There is very constructive, overwhelming community consensus on the urgency of the need to address homelessness in our city. Homelessness advocates, law enforcement officials, local businesses, neighborhoods and city residents are all ready to work toward solutions to all three of the distinct kinds of challenges that homelessness presents, beyond assisting those that need our help:

  • Public Safety threats include things like aggressive panhandling, aggressive approaching, touching, threatening, intimidating, blocking, impeding, and trespassing on someone’s private property.
  • Public Health hazards include things like exposure to unsanitary conditions, drug paraphernalia and human waste.
  • Unhoused Living challenges arise when we are exposed to and directly presented with disruptive mental health or physical conditions that do not constitute public safety threats or public health hazards but nonetheless are difficult or upsetting to confront.

This Thursday, Austin City Council will consider three matters that seek to address these three issues.

The first is a proposed ordinance that maintains all the tools the police department currently has to address any threat to public safety or public health hazard, without criminalizing non-threatening unhoused living challenges. The new ordinance removes the allowance of arresting or ticketing someone who — in an officer’s opinion and judgment — is neither threatening public safety nor presenting a public health hazard. This change will be applied to three provisions of city code:

  • City Code, Section 9-4-11, “Camping in Public Area Prohibited”.
  • City Code, Section 9-4-14, “Sitting or Lying Down…in the Downtown…”
  • City Code, Section 9-4-13, “Solicitation Prohibited” (will be expanded to all non-solicitation, aggressive confrontations)

These proposed changes to city code maintain APD’s ability to deal with threats to public safety and public health hazards, but no longer make it a crime to sit, lie, camp, or solicit in a manner that is not posing such threats or hazards. It is worth noting that city code on solicitation is actually broadened, under this measure, to include any “aggressive confrontation,” whether or not solicitation is involved.

The second matter Council will consider on the subject of homelessness is a proposed resolution which asks the City Manager to give the Council and community better options than now exist to deal with the non-threatening, unhoused living challenges. These could include steps such as identifying places where camping would and would not be allowed and providing a safer place for families that are currently sleeping in their cars along our streets and moving toward more housing (shelters and permanent).

The third anticipated Council action this week will be taking a real step forward by locating a shelter which could provide an additional safe place where people experiencing homelessness can be referred for individual assessment and services to address their particular challenges on the way to more permanent housing. More such capacity will be required, but this is an important next step.

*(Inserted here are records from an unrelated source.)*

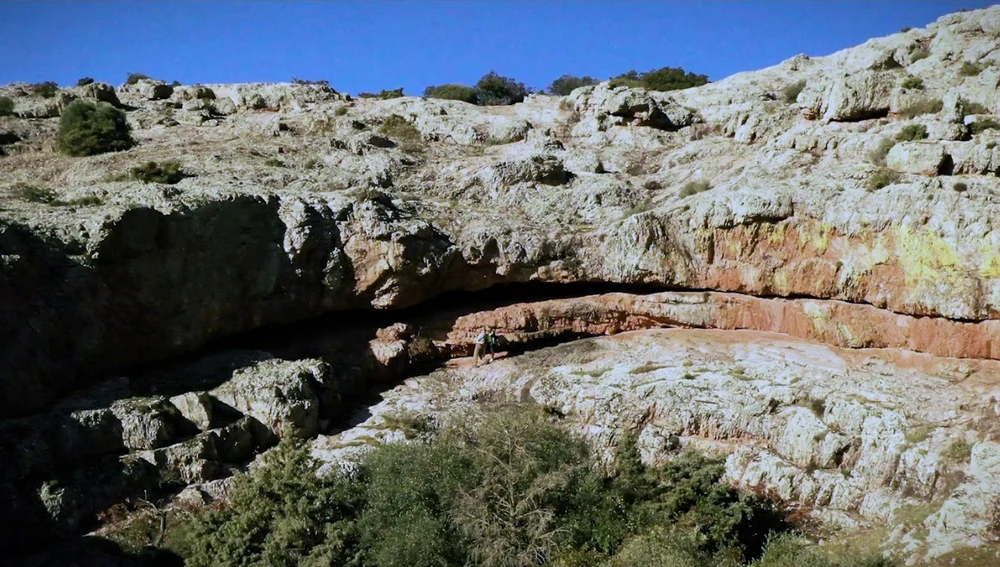 La Rendija La Rendija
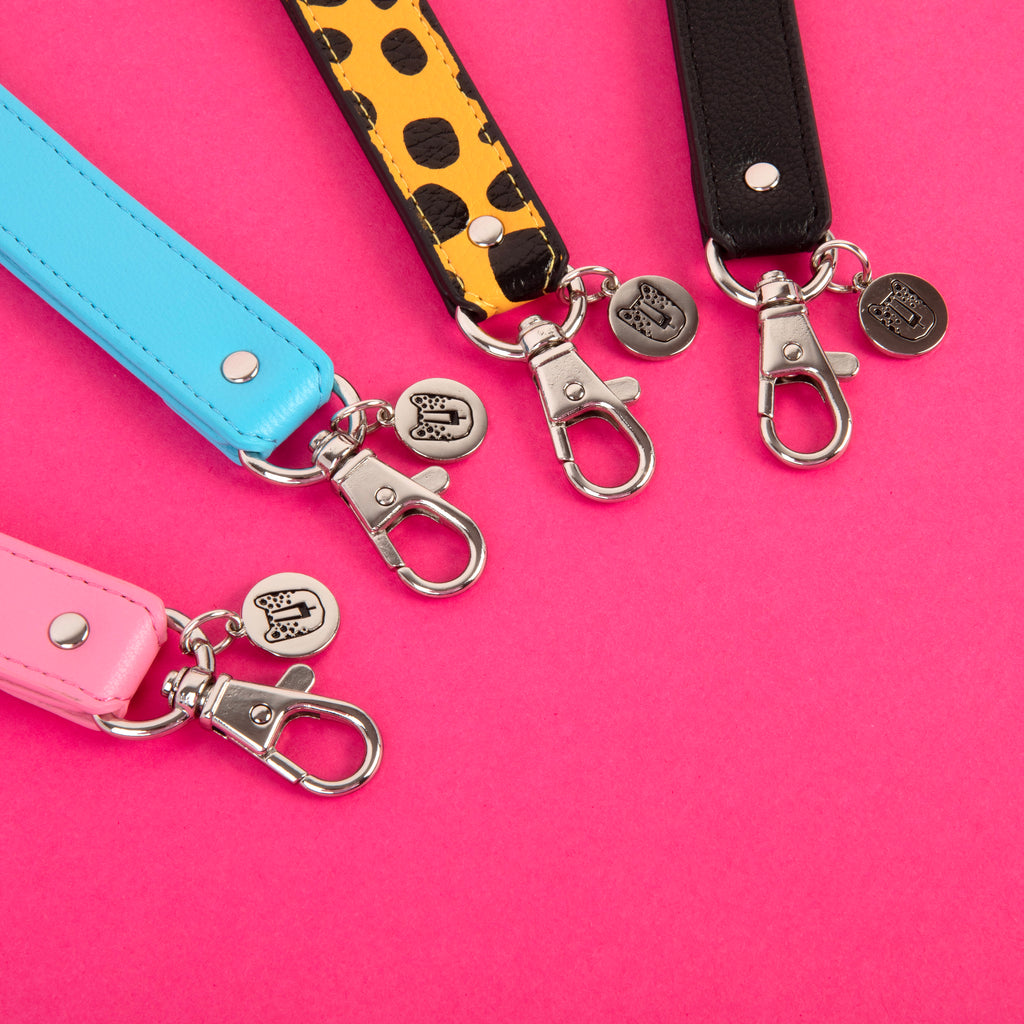 Wrist Straps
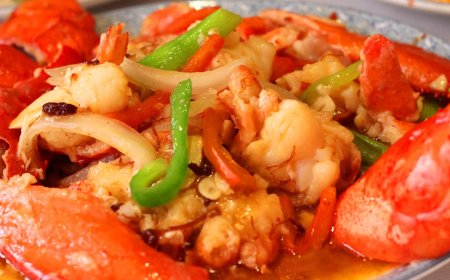 Peking Duck House Chinatown NYC - 4.5 rating - Iconic Chinese Restaurant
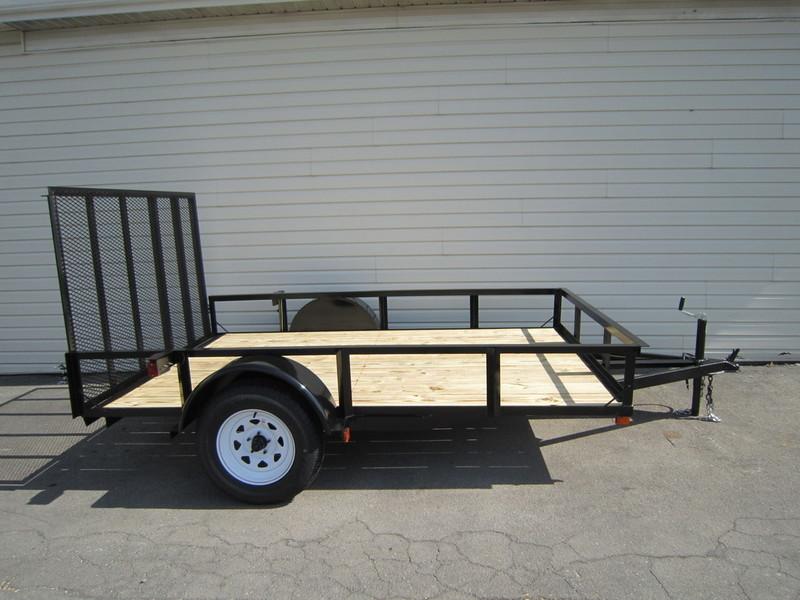 2017 Premier Trailers 5103K LE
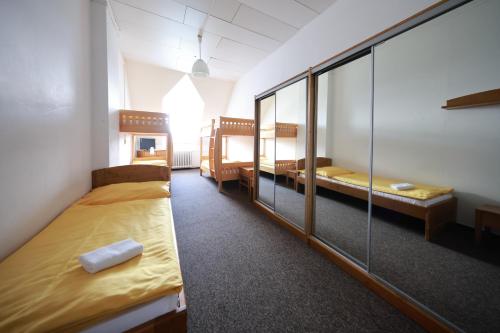 Hotel Skicentrum in Harrachov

If these measures pass, police will have the tools they need to deal with the health and safety concerns sometimes associated with some of those experiencing homelessness. Additionally, the city will be moving toward more effectively dealing with the non-threatening, unhoused living challenges in our community by providing real solutions rather than the ineffective, inefficient, and morally tenuous criminalization of an already difficult life situation.

The backdrop for all of these updates is the work Council is doing in addition to the items on this week’s agenda. Other efforts to address homelessness include re-scoping the ARCH downtown, moving $8 million of federal funding toward supportive homelessness housing and expanding the convention center to create a $4 million to $10 million dedicated annual funding stream.

We have much work still to do in service of the goal of making homelessness rare, brief and non-recurring. But as Mayor, I’m committed to preserving the coalition of community partners and maintaining a focus on constructive results.